■ TASK BRIEF: Transcribe word for word each line from the one containing "Of the two objects" to the final line of the data, both included. Skip the pictures.

■ SOURCE DATA:

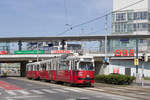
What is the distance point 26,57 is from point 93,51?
51.0 feet

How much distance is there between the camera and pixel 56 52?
66.2 metres

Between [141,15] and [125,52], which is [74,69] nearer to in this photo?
[125,52]

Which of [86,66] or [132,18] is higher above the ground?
[132,18]

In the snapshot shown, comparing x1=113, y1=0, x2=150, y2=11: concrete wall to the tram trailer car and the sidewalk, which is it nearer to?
the tram trailer car

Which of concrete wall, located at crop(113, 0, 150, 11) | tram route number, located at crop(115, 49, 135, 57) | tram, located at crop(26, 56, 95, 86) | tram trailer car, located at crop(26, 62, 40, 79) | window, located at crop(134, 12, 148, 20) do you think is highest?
concrete wall, located at crop(113, 0, 150, 11)

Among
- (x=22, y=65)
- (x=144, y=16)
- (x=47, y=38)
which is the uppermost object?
(x=144, y=16)

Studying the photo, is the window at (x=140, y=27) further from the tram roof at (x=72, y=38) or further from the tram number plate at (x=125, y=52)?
the tram number plate at (x=125, y=52)

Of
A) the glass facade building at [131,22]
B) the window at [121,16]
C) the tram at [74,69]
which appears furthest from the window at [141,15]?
the tram at [74,69]

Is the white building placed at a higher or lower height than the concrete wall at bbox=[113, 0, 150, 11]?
lower

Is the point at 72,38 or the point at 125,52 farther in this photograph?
the point at 72,38

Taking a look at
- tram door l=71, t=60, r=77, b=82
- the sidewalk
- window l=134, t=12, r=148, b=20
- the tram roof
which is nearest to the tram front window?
tram door l=71, t=60, r=77, b=82

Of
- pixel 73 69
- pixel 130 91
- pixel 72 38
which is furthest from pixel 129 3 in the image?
pixel 130 91

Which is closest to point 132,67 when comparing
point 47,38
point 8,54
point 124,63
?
point 124,63

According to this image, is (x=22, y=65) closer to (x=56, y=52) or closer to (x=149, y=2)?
(x=56, y=52)
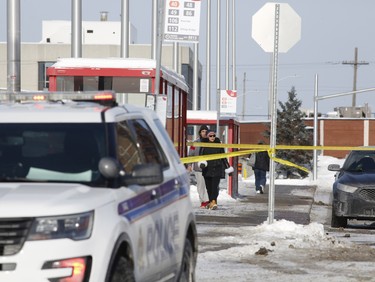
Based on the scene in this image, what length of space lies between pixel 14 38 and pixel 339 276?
29.1 ft

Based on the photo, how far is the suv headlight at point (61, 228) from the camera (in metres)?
6.80

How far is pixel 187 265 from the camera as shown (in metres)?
9.66

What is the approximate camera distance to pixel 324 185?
44844 millimetres

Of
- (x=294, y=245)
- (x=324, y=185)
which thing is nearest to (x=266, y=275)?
(x=294, y=245)

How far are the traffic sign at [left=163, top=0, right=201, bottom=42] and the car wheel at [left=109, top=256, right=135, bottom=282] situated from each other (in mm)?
12706

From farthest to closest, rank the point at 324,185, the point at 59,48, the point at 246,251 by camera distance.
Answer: the point at 59,48
the point at 324,185
the point at 246,251

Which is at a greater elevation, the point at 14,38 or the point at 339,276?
the point at 14,38

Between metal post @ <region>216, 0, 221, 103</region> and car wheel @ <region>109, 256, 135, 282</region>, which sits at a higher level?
metal post @ <region>216, 0, 221, 103</region>

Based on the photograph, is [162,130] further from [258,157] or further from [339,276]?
[258,157]

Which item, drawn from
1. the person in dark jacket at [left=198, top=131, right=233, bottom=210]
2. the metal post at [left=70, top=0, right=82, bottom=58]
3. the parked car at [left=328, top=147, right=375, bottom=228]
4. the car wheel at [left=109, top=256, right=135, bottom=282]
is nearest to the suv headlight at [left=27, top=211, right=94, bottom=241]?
the car wheel at [left=109, top=256, right=135, bottom=282]

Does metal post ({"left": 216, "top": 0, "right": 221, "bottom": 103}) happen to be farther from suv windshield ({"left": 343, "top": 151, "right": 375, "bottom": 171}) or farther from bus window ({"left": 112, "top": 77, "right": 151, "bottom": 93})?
bus window ({"left": 112, "top": 77, "right": 151, "bottom": 93})

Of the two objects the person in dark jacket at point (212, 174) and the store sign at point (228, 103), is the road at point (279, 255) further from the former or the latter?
the store sign at point (228, 103)

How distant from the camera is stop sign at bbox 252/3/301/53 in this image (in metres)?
18.1

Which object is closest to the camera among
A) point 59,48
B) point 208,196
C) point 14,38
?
point 14,38
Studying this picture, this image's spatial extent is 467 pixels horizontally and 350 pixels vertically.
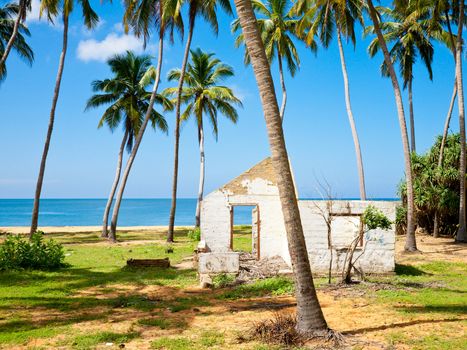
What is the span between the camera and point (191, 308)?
948 cm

■ TASK SOLUTION:
Of the two objects the person in dark jacket at point (212, 174) and the store sign at point (228, 103), is the road at point (279, 255) further from the former or the latter?
the store sign at point (228, 103)

How distant from the camera is stop sign at bbox 252/3/301/53 in this image (in metres)?
18.1

Which object is closest to the camera among
A) point 59,48
B) point 208,196
C) point 14,38
?
point 14,38
Studying this picture, this image's spatial extent is 467 pixels horizontally and 350 pixels vertically.
What is the span between the camera and point (191, 308)?
948 cm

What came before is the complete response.